MANILA • Denounced by journalists' groups for a comment that news people were "not exempted from assassination", Philippine President-elect Rodrigo Duterte has changed his stance, vowing to protect them and pursue their killers.
The 71-year-old lawyer was elected President on May 9, propelled by his loud approval of hundreds of execution-style killings of criminals over nearly two decades, and takes office at the end of this month.
About 175 journalists have been killed in the Philippines since 1986, and it ranks 138th among 180 nations in the 2016 World Press Freedom Index of Reporters Without Borders.
"I do not condone nor tolerate killing of journalists, regardless of the motive of the killers, or the reason for their killing," said Mr Duterte in a statement yesterday. He has stopped holding news conferences in the wake of controversial remarks he made.
"I never said that killing journalists is justified because they are involved in corruption," according to the statement.

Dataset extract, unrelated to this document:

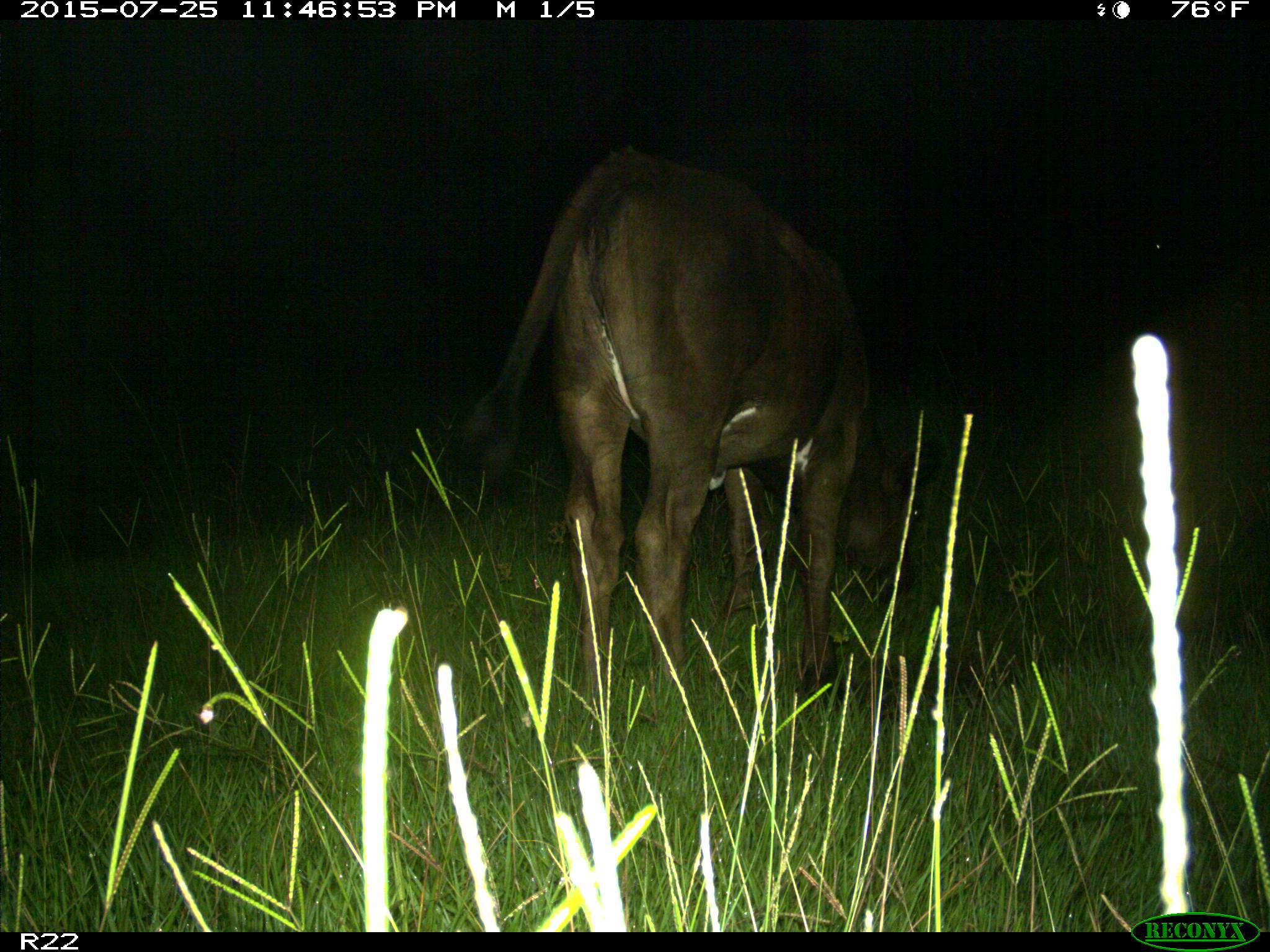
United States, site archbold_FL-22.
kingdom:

"My duty as President is to uphold and enforce the law and I will pursue and prosecute these killers to the hilt."
Last week, Mr Duterte said journalists were "not exempted from assassination if you are a son of a bitch", drawing an outcry from journalist groups, including France-based Reporters Without Borders, which called for a press boycott of the leader.
Mr Duterte had earlier joked about wanting to rape a "beautiful" Australian missionary who had been murdered during a 1989 prison riot in his hometown of Davao.